* PASSAGE TO READ *
How technology is helping train nursing studentsarticle and photos by Jamie Besel
Bedside alarms begin to sound as the infant begins to cry in distress. Something is wrong. Vital signs are quickly assessed as the nurses move fast to stabilize the little patient. A crisis is averted.
Except the above scenario didn’t take place in a hospital; rather, it took place at the College of Nursing (CON) Montana State University-Bozeman, Billings Campus with a lifelike infant and a room full of nursing students. In the process of completing their Bachelor of Nursing degrees, the students, enrolled in the junior level course Nursing Care of Childbearing Family, receive one-on-one training with the SimBaby, a life-size infant manikin that aids in training in all aspects of infant care.
“The SimBaby helps prepare students for real-life situations in a safe learning environment,” says Bobbie Smith, a CON Course Lecturer and Nurse Manager for Maternity and Labor & Delivery at a local hospital. “I wish I had this when I was learning as a student.”

* DATA BELOW *
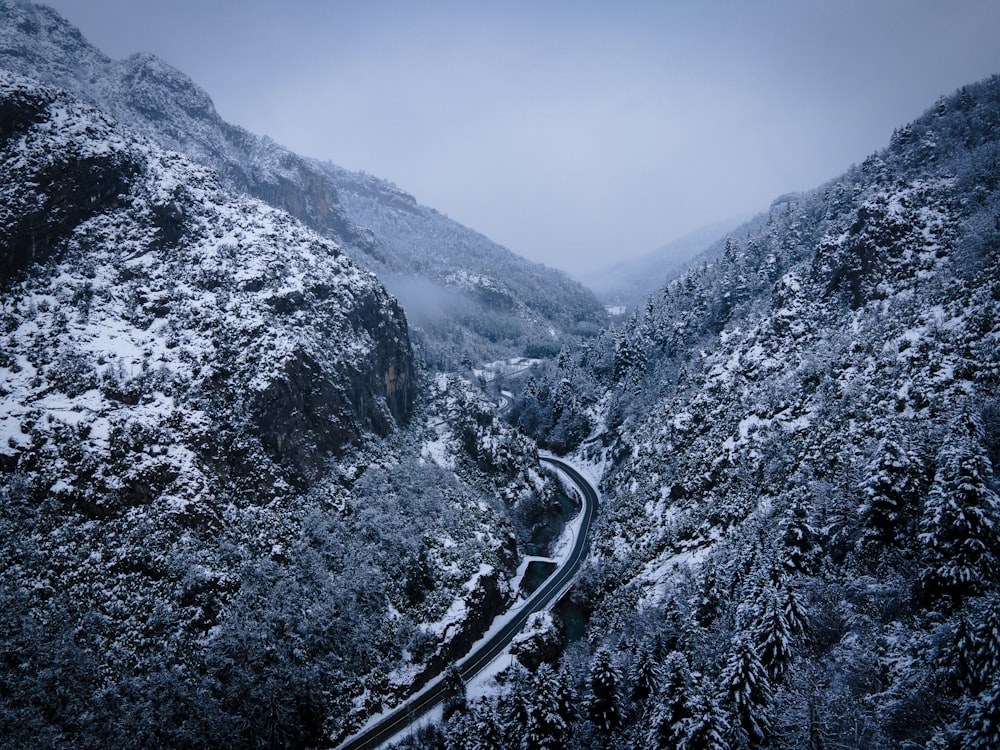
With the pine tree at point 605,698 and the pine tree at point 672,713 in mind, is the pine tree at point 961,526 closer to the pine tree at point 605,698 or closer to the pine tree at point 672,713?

* STUDY QUESTIONS *
- a) In the article about training nursing students, what is the name of the junior level course the students are enrolled in?
- b) Retype the portion of the article about training nursing students that opens with the words "Except the above" and closes with "of infant care.".
- c) Extend the article about training nursing students, picking up after its final sentence.
None of the lines are needed here.

* ANSWERS PROVIDED *
- a) Nursing Care of Childbearing Family.

- b)
Except the above scenario didn’t take place in a hospital; rather, it took place at the College of Nursing (CON) Montana State University-Bozeman, Billings Campus with a lifelike infant and a room full of nursing students. In the process of completing their Bachelor of Nursing degrees, the students, enrolled in the junior level course Nursing Care of Childbearing Family, receive one-on-one training with the SimBaby, a life-size infant manikin that aids in training in all aspects of infant care.

- c)
“Technology is huge in helping us educate nursing students,” asserts Teresa Wicks, MSN, RN, the Course Coordinator and Assistant Teaching Professor at MSU-Bozeman CON. “We are able to simulate all kinds of situations and walk students through emergency situations and proper procedures.”
In the background, the SimBaby is clearly audible with its cries and grunts. And it wiggles and moves, similar to a small infant. The students take turns, listening to normal and abnormal heart and lung sounds while checking the monitor displaying vital signs. “Since real babies are so tiny and the risk of serious harm if a student makes a mistake, the SimBaby provides a safe environment for students to practice real life scenarios where they can do nursing interventions and pass medications,” says Susan L. Ahrens, Ph.D., R.N., Clinical Professor and Campus Director, CON Billings Campus.
“This is the first class using the SimBaby,” says Wicks. “We are excited for the opportunity to use this type of technology in our classroom in order to help prepare students for the clinical setting.” Each semester, 40 students will be able to utilize the technology offered by SimBaby, and a SimMom.
“Every student commented that Sim is the best experience to get them ready for clinical as well as reinforce what they are learning in class,” says Wicks.